Beitragvon bele » Mo 12. Sep 2011, 22:10

Maggoo hat geschrieben:So...dann zum Pfusch :-)
[...]
Mit allen Daten kam es, wie gesagt, teilweise zu 20% Abweichung. Und glaubt mir, wenn ich nachher in der Firma meine Methode vorstelle und das eigene Produkt viel zu schlecht oder zu gut bewertet wird, heißt es gleich "Ablage Rund" :-)

Vielleicht das zu meinem "kleinen" Dilemma.

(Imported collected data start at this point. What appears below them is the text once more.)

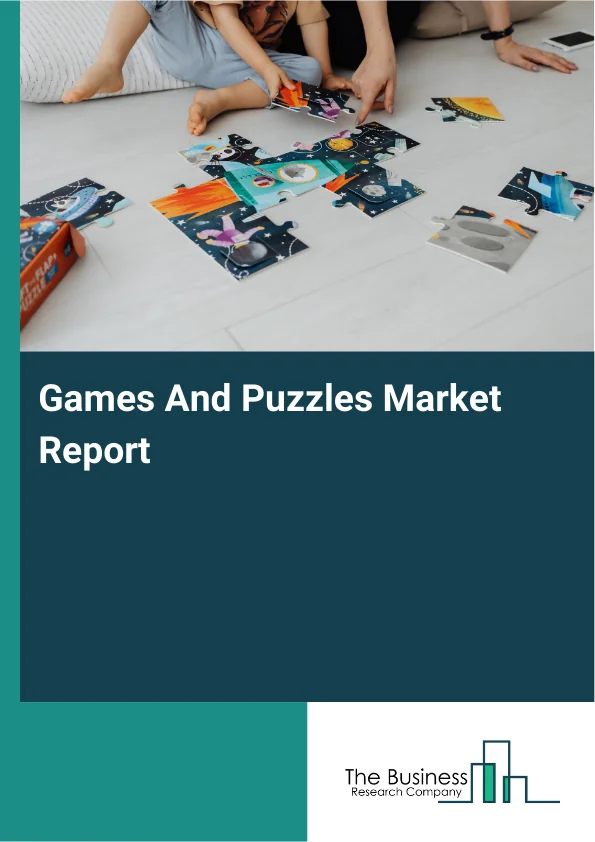 Games And Puzzles Market Report

The Business
Research Company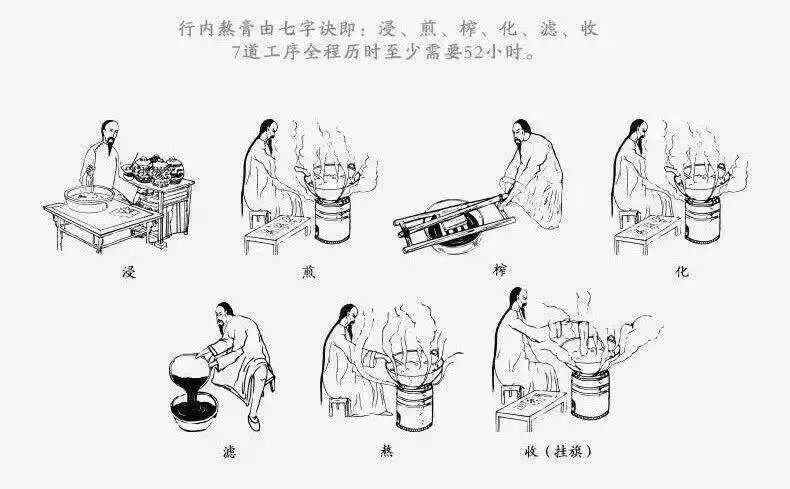 行内熬膏由七字诀即：浸、煎、榨、化、滤、收
7道工序全程历时至少需要52小时。

浸

煎

榨

化

滤

熬

收（挂旗）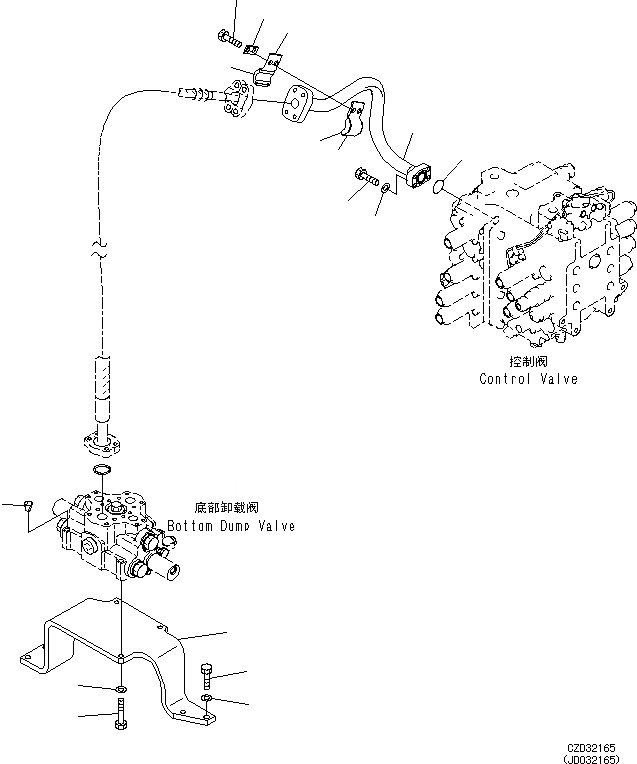 控制阀
Control Valve

底部卸载阀
Bottom Dump Valve

CZD32165
(JD032165)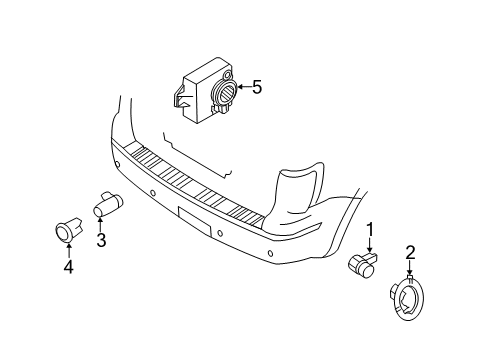 5
3
4
1
2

Ok, damit hast Du mich von daniels Auffassung überzeugt: Es geht eben doch um Pfusch. Auch wenn wir zu den Details Deiner Studie nichts wissen, wir wissen jetzt was über Deine Motivation. Bei meiner Argumentation bin ich wie Statworx davon ausgegangen, dass Du Deine Auftraggeber mit einer möglichst exakten Prognose versorgen willst. Dazu solltest Du die beste verfügbare Statistik wählen. Selbst wenn sie unkonventionell ist.

Wenn Du aber nur verhindern willst, dass Deine Daten in der ungewünschten Ablage landen, wenn das der Antrieb zur Manipulation des Datensatzes ist, dann ist das in meinen Begriffen Pfusch.